Chris Strammiello, a spokesman for Dragon’s current vendor, Nuance Communications Inc. of Burlington, MA, told LiveScience that Dragon did not catch on with the mass market until Version 8.0 came out in June 2004, offering enough accuracy (thanks to improved algorithms and faster computers) to be truly useful. Sales have been increasing by 30 percent per year since then, he said. (Strammiello would not break out Dragon’s contribution to Nuance’s bottom line, but the firm’s gross sales rose from $130.9 million in 2004, to $232.4 million in 2005, to $388.5 in 2006.)
Up from 95 percent
Actually, my extensive personal use shows that 95 percent is about as accurate as typing, with the software’s chief advantage being that it can keep up with a conversational speed of 140 words per minute, which is easily three times faster than most people can type.
Proofreading is a strange experience, since you are seeing the text for the first time, and you can be confused between what you meant to say, what you really said, and what the computer heard. Long words are almost invariably correct, while short words sometimes seem interchangeable.
Getting to 99 percent accuracy is possible in several weeks using the software’s correction facilities, by which it gradually adjusts itself to your voice. But speaking clearly and consistently is all-important. The personal version of Dragon retails for about $200, while the professional version costs about $765.
Painful decade
Over the past decade and earlier, the history of SR has not been a continuous series of triumphs, as the technology was nearly sunk twice by rampant hucksterism. One of the pioneers in the SR field was Kurzweill Applied Intelligence, two of whose executives were sentenced to prison in 1993 for inventing sales.

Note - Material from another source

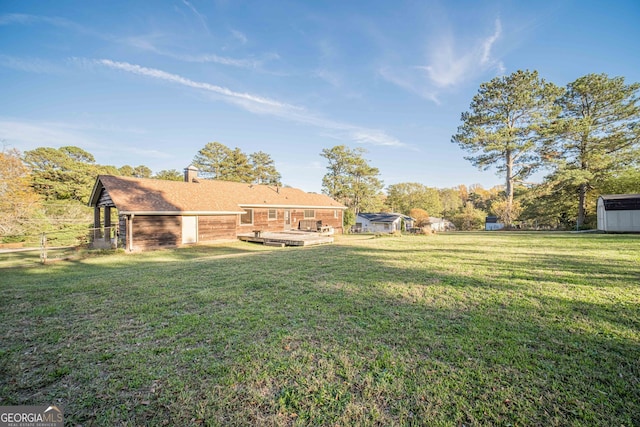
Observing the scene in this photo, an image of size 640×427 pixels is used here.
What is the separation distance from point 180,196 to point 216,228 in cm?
296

The remains of that firm were bought in 1997 by a Belgium-based SR firm, Lernout and Hauspie (L&H), which was then reporting steady sales growth.

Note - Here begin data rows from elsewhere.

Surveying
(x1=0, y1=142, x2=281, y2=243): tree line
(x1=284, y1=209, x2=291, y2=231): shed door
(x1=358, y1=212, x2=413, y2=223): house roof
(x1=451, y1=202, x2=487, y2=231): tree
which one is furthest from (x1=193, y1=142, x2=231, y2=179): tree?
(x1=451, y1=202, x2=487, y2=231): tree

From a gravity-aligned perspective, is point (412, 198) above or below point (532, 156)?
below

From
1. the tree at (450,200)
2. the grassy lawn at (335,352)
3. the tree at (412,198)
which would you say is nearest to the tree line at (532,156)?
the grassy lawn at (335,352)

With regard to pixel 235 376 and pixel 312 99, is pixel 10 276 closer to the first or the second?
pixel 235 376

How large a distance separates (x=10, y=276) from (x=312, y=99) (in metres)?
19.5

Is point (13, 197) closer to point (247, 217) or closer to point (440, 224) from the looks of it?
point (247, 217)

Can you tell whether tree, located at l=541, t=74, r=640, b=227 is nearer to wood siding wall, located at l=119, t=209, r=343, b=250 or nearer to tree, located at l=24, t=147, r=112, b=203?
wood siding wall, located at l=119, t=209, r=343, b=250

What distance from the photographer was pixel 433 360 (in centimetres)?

Dragon’s original vendor, Dragon Systems, was not reporting much growth after releasing NaturallySpeaking in 1997, and in 2000 L&H stepped forward and bought the struggling firm in a stock deal. A few months later, L&H’s sales growth was exposed as fakery, and it collapsed.
ScanSoft Inc. bought the Dragon SR technology at a bankruptcy auction in late 2001 and has continued development through three upgrades since then, meanwhile changing its name to Nuance Communications.
SR elsewhere
SR facilities are also included in Microsoft Office XP, although the fact is apparently not known to most users. Industry observers considered it a test version, as it required a mouse for navigation and correction, unlike Dragon.
Microsoft Vista has an enhanced version of SR that, like Dragon, does not need a mouse.
IBM ViaVoice was also once a competitor of Dragon, but IBM has licensed the software to Nuance, which uses it as an entry-level product. No other large-vocabulary desktop SR products are being marketed in the United States.